Юлька рассказала ему все от начала и до конца. Костя слушал молча, не перебивая.
— Ты сама сможешь родить, зачем тебе чужой ребенок? Я как раз пришел к тебе с очень серьезным разговором. У меня умерла бабка. От инсульта скончалась. Сегодня ровно сорок один день прошел. Раньше не мог придти к тебе, чтоб не обидеть бабулю.
— Но ты мог позвонить и сказать, что случилось? Ты банально исчез, как хулиганистый мальчишка.
— Прости!
— Что простить?
— Разве причина не уважительная?
— Ты должен был поставить в известность.
— Возможно, ты права. Но вот эти штуки, что значат? Ведь в семье все заранее обговаривается, тем более появление чужого ребенка. Мы способны иметь своего, родного.
— Все так. Но я дала слово Рите и не могу от него отказаться.
— Пойми, глупышка! Тебе не дадут дитя. И только свое будет по-настоящему своим. Откажись от дурной затеи. У нас будет свой. Обязательно родишь мальчугана. Назовем его Ромкой. Правда, красивое имя придумал?
— Мне больше нравится Наташка. Я с нею душою сроднилась. Хочу дочь. Милую, нежную, русоволосую.
— Но она чужая!
— Нету чужих детей. Есть черствые, злые люди. Им вовсе не нужны дети. У них свое на уме. Они переполнены надуманными условностями, а что рядом страдает душа, их не колышет. А я хочу нежность и понимание. Ты оказался слишком черствым. Тебе приспичило, вот и прибежал. Другой бабы на тот момент не подвернулось.
— Я столько отшагал, чтобы попасть к тебе и услышать эту глупость? От кого другого, но от тебя никак не ожидал.
— Мне не надо моралей. Я для себя все решила окончательно. И я тоже не могу нарушить обещание, данное покойной.
— Дура! Ты сама не на ногах.
— Будем учиться ходить вместе, — рассмеялась Юлька, даже не обидевшись.
— Юля, прости грубое слово. Но ведь это безумие, откажись, пока не поздно. Ты родишь своего, родного.
— Может быть! От того, кого выберет в отцы моя дочь. Право выбора теперь только за нею, а дети не ошибаются. У них свое чутье. И я ему доверюсь.
— А если оно будет не в мою пользу?
— Значит, ты чужой и покинешь нашу семью.
— Даже так?
— Это безусловно!
— Ты хорошо обдумала сказанное?
— Само собою…
— Тогда мне нечего добавить.
— Незачем было начинать. Мы с самого первого дня были чужими. Нет понимания, нет тепла. Есть только условности. Как жаль, что мы вовсе чужие. На нас сыпятся одинаковые беды. Но они ничему не учат. И мы навсегда остаемся глупцами.
— Юлька! А ведь я люблю тебя, — услышала тихо.
— Если бы любил, ты бы понял меня без лишних слов. Ведь я слово дала умирающей подруге. Она выбрала меня в матери своему ребенку, и я пообещала ей взять к себе девочку. Об этом теперь вся деревня знает. Как я откажусь от своего слова? Ты соображаешь, что предложил?
— Да кто даст тебе ребенка? Или у нее нет другой родни? Где ее отец? Куда делся?
— Это не твоя проблема. Он уехал, бросил обеих! Я возьму девочку и буду растить как свою дочь.
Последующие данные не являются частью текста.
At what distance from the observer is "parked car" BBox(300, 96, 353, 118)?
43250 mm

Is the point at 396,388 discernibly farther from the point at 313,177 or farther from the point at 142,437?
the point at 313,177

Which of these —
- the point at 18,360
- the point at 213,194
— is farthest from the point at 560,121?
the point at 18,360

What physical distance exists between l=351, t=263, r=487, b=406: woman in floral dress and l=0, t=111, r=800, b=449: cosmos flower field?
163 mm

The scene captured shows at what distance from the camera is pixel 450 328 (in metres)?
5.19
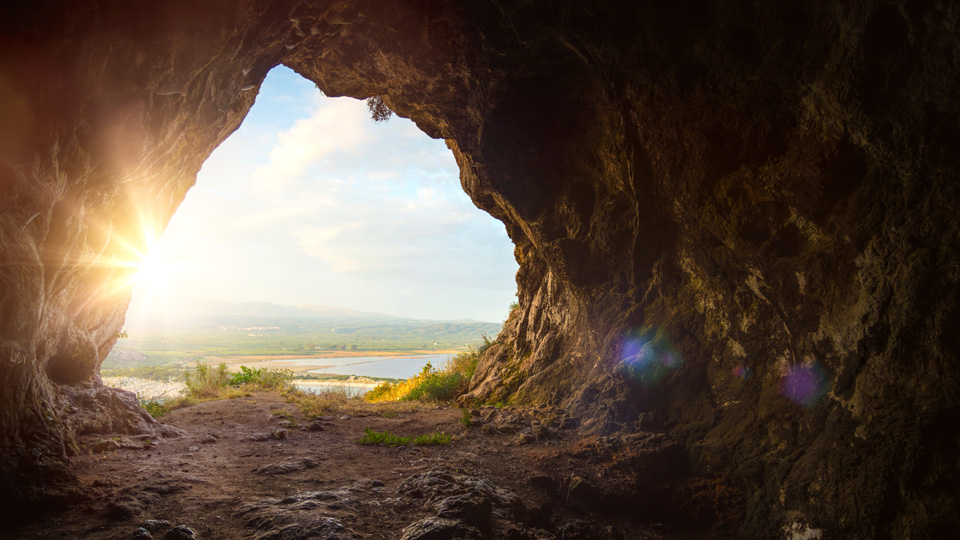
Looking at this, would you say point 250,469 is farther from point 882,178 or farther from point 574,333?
point 882,178

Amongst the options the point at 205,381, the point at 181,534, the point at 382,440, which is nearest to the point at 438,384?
the point at 382,440

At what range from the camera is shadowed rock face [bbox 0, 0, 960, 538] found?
3.49 m

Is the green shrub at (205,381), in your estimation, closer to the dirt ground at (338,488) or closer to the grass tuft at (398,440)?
the dirt ground at (338,488)

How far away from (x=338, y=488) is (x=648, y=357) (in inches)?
195

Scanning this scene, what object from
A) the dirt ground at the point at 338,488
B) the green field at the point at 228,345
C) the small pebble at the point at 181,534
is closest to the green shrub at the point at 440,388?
the green field at the point at 228,345

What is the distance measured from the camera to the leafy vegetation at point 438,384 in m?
12.6

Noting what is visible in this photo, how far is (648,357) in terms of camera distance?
6.76 metres

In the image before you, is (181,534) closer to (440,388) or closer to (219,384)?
(440,388)

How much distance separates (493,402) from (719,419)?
18.5 feet

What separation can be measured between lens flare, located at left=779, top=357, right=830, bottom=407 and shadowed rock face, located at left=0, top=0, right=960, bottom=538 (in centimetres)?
3

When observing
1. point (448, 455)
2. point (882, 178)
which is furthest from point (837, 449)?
point (448, 455)

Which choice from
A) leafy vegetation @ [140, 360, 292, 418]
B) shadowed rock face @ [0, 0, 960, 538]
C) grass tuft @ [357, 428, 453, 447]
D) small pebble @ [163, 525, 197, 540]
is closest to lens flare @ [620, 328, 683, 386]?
shadowed rock face @ [0, 0, 960, 538]

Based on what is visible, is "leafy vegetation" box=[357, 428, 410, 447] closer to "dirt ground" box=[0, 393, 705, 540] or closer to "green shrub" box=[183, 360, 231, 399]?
"dirt ground" box=[0, 393, 705, 540]

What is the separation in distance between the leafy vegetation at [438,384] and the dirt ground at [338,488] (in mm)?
4450
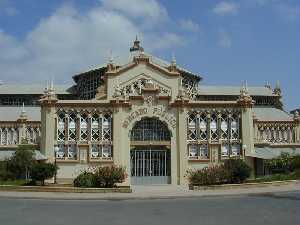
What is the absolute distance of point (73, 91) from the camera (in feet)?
232

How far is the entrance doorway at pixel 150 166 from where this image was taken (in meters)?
51.1

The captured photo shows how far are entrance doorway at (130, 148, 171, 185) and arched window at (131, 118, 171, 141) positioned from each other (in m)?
1.24

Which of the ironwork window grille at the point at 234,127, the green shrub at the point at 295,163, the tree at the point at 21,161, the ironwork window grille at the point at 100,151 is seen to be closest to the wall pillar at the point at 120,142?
the ironwork window grille at the point at 100,151

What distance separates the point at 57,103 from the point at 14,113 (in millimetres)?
19123

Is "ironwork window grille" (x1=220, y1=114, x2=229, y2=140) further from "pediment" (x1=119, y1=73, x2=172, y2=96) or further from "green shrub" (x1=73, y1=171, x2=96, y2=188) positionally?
"green shrub" (x1=73, y1=171, x2=96, y2=188)

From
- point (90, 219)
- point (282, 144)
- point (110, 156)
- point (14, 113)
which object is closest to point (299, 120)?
point (282, 144)

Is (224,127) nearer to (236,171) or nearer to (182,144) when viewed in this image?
(182,144)

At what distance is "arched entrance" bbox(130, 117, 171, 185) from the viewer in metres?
51.2

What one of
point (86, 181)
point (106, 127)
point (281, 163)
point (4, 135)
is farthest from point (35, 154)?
point (281, 163)

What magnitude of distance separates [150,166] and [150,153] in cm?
133

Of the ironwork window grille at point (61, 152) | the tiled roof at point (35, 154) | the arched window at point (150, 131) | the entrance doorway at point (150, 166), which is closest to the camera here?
the tiled roof at point (35, 154)

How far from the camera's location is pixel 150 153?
5175 centimetres

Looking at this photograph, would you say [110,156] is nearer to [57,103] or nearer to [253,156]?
[57,103]

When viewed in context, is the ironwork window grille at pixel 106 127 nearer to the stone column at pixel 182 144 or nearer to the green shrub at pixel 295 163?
the stone column at pixel 182 144
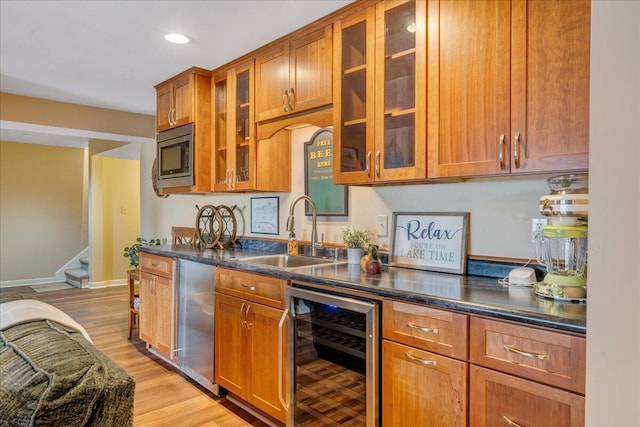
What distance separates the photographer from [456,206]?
2.06 m

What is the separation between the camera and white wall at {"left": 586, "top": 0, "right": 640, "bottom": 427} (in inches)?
33.9

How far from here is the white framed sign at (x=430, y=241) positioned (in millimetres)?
2010

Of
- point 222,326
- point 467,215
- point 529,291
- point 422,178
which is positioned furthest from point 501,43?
point 222,326

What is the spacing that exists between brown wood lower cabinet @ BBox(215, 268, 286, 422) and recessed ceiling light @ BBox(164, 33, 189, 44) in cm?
149

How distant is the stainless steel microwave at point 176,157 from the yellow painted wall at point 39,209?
4337 mm

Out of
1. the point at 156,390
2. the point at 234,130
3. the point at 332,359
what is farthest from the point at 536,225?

— Но у тебя нет навыков. Одно дело свой ребенок. Тут тебя измучают всякие проверки и комиссии. Любой может впереться с проверкой и попробуй, откажи впустить. Короче, хороший хомут надела на шею. А зачем? Через год родила бы своего без всякой мороки.
— Теперь поздно спорить.
— Ты все же решила взять чужую?
— Мне она будет своей!
— Но ты со мною не советовалась. А я категорически против чужого ребенка в семье. Я не знаю, какие у нее наклонности, характер и здоровье?
— Обычный ребенок. Не хуже и не лучше других.
— Свой всегда лучше! Моя бабка даже говорить о таком не стала бы! Надо быть ненормальной, чтоб решиться на такой шаг. Лично я категорически против!
— А кто тебя спрашивает? Я и не советуюсь. Ты спросил, я ответила, но не больше того. Решение уже принято. Сам видишь, — показала на гору детских вещичек.